### WHAT YOU ARE ASKED TO DO
Locate each line in the items below that contains the word "above", and copy every such line in full.

● ● ● ● ● ● ●

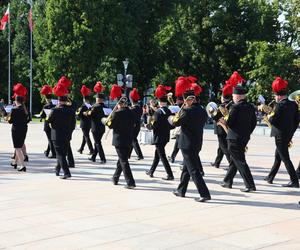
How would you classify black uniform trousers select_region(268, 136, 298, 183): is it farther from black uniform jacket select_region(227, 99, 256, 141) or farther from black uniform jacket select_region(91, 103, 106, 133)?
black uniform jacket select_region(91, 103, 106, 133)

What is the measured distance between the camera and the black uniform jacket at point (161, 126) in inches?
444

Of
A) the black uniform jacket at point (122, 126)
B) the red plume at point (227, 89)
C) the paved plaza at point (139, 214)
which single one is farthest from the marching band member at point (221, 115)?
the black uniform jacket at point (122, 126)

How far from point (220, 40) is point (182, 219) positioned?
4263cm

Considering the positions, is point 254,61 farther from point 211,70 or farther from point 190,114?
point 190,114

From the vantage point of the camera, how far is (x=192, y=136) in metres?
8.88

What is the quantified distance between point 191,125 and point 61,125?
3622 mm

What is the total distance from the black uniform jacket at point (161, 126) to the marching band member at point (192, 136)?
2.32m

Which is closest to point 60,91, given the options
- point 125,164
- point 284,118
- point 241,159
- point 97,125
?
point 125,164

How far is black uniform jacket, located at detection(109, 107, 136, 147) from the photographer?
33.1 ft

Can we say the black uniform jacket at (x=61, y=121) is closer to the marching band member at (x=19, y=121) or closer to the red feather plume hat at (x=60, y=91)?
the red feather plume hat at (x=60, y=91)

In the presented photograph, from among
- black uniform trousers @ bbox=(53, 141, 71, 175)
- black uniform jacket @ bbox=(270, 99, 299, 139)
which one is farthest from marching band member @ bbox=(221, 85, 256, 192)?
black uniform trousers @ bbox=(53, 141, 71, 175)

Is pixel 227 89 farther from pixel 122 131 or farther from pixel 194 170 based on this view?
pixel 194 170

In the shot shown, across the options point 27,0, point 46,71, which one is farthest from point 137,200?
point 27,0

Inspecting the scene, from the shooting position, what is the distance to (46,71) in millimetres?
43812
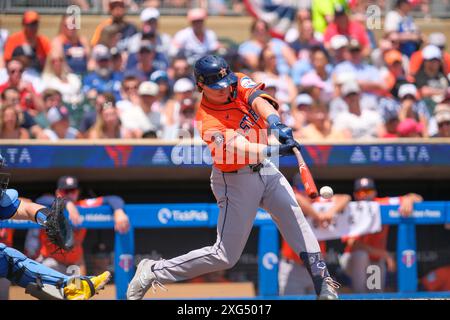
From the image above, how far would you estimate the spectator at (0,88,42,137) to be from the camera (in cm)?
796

● ● ● ● ● ● ●

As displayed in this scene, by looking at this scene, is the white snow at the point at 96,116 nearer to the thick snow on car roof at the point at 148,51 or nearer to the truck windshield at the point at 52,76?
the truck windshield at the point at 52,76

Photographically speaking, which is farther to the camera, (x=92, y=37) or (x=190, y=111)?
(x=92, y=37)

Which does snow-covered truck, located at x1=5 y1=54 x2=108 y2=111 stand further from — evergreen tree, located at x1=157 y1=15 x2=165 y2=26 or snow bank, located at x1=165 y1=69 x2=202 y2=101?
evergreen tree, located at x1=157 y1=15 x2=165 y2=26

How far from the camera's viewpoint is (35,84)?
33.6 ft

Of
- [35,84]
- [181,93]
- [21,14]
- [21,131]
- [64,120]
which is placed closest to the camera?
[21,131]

● ● ● ● ● ● ●

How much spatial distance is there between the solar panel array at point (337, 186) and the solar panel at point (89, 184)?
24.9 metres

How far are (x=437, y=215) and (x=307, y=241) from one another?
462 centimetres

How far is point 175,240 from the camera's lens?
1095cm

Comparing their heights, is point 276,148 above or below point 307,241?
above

● ● ● ● ● ● ●

### EXERCISE RESPONSE
From the image above, how far would you estimate the spectator at (0,88,42,137) to be from the camera (in cm)?
Comparing their heights, is point 276,148 above or below point 307,241?
above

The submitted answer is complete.